Emsal Mahkeme Kararı İstanbul 14. Asliye Ticaret Mahkemesi 2018/1139 E. 2019/944 K. 03.10.2019 T.

Görüntülediğiniz mahkeme kararı henüz kesinleşmemiştir. Yararlı olması amacıyla eklenmiştir.

T.C.
İSTANBUL
14. ASLİYE TİCARET MAHKEMESİ

ESAS NO : 2019/127 Esas
KARAR NO : 2019/1091

DAVA : İtirazın İptali (Ticari Hizmet Sözleşmesinden Kaynaklanan)
DAVA TARİHİ : 12/03/2019
KARAR TARİHİ : 06/11/2019
Mahkememizde görülen İtirazın İptali davasının yapılan yargılaması sonunda,
GEREĞİ DÜŞÜNÜLDÜ:
İDDİA:
Davacı vekili, taraflar arasındaki 01/03/2016 tarihli “Bilgi Teknolojileri Destek, Danışmanlık ve Dış Kaynak Kullanımı Hizmet Sözleşmesi” uyarınca müvekkilinin bakım destek danışmanlık hizmetlerini üstlendiğini, davalının sözleşme devam ederken haksız fesih beyanında bulunduğunu, buna göre haksız ve geçersiz feshe dayalı olarak sözleşmenin 8.3. maddesi gereceğince kararlaştırılan cezai şart bedelinin tahsili için başlatılan takibe itirazın iptali ile takibin devamını asgari %20 inkar tazminatına hükmolunmasını talep ve dava etmiştir.
SAVUNMA:
Davalı vekili, sözleşmenin devam ettirilmeyeceğinin karşı tarafa e-mail ile iletildiğini, haksız feshin söz konusu olmadığını, zira sözleşme süresi boyunca davacıdan yeterli hizmet alınamadığını, sözleşmenin 6.1. maddesi gereğince fiyat artışlarının tarafların onayı ile yapılacağının kararlaştırıldığı ancak ücret konusunda da anlaşma sağlanamadığını, ayrıca davacının ihtarnamedeki beyanları uyarınca esasında sözleşmeyi davacının sona erdirdiğini, ayrıca sözleşmenin sona ermesinden sonraki döneme ilişkin haksız yere fatura kesilmek suretiyle icra takibi başlatılarak takibe itirazın iptali davasının da İStanbul … ATM …esas sayılı dosyasıyla sürdüğünü belirterek davanın reddi ile asgari %40 kötü niyet tazminatına hükmedilmesini talep etmiştir.

(Sağlanan Veriler)
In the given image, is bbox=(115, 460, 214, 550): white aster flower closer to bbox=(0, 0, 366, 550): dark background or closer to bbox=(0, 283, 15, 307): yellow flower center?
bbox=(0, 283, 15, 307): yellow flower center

(Alıştırma Gereksinimleri)
1. Mahkeme kararında geçen bütün tarihleri, metindeki yazılışlarıyla sıralayın.
2. Mahkeme kararının "DAVA : İtirazın" sözlerinden başlayıp "ve dava etmiştir." sözlerine kadar olan kısmını, bu sözler de dahil olmak üzere aynen tekrarlayın.

(Eksiksiz Çözümler)
1.
03.10.2019
12/03/2019
06/11/2019
01/03/2016

2.
DAVA : İtirazın İptali (Ticari Hizmet Sözleşmesinden Kaynaklanan)
DAVA TARİHİ : 12/03/2019
KARAR TARİHİ : 06/11/2019
Mahkememizde görülen İtirazın İptali davasının yapılan yargılaması sonunda,
GEREĞİ DÜŞÜNÜLDÜ:
İDDİA:
Davacı vekili, taraflar arasındaki 01/03/2016 tarihli “Bilgi Teknolojileri Destek, Danışmanlık ve Dış Kaynak Kullanımı Hizmet Sözleşmesi” uyarınca müvekkilinin bakım destek danışmanlık hizmetlerini üstlendiğini, davalının sözleşme devam ederken haksız fesih beyanında bulunduğunu, buna göre haksız ve geçersiz feshe dayalı olarak sözleşmenin 8.3. maddesi gereceğince kararlaştırılan cezai şart bedelinin tahsili için başlatılan takibe itirazın iptali ile takibin devamını asgari %20 inkar tazminatına hükmolunmasını talep ve dava etmiştir.